When Shorts Were Short concerns itself solely with what was actually a very narrow window in football history when teams wore, well, short shorts. The podcast takes 1954 as its starting point, when Umbro made their first England kit with shorter shorts, to 1992, when short shorts were all but finished as Umbro's baggy shorts for Tottenham's new kit, ahead of the '91 FA Cup Final, quickly caught on.

If the shorts weren't short, we don't talk about it.

 

My guest for this episode is one of the finest comic editors to ever come out of the UK, David Hunt.

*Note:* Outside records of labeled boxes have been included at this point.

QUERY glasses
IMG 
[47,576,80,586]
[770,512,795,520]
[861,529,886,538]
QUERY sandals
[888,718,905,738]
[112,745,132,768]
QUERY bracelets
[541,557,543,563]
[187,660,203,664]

David joined Fleetway in 1961, working on a couple of picture library titles before joining Tiger, then already one of the country’s biggest weekly titles, where he worked under its founding editor Derek Birnage.

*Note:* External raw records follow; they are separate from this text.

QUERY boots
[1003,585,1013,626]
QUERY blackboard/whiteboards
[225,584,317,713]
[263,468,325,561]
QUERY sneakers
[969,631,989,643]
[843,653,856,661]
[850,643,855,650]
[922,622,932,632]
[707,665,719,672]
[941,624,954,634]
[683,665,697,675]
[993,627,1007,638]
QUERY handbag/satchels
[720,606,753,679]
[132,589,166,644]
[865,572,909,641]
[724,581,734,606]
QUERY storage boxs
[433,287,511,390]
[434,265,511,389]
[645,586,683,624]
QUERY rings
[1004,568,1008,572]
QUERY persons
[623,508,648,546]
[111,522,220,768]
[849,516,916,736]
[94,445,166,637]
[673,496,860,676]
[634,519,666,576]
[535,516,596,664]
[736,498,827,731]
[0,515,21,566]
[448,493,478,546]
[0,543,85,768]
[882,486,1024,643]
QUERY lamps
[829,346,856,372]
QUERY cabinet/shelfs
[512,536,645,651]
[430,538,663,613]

By 1970, still only in his mid-20s, David became editor of the new football comic Scorcher, though it styled itself as a football paper, and it’s his years on that title, still my favourite all-time football comic/paper, that made him one of those people I absolutely had to speak to when setting up this show.


David and I had a long chat about his childhood, growing up in bomb-devastated East London just after the War’s end, his journey into comics, his influences, the Scorcher years that kickstarted a long editorial career, and which in the early 90s saw him caught in the eye of the storm after Roy of the Rovers finally folded in controversial fashion. David, as he tells us, was unfairly blamed for the storyline that saw Roy lose his famous left leg and 30 years on, get the chance to right that.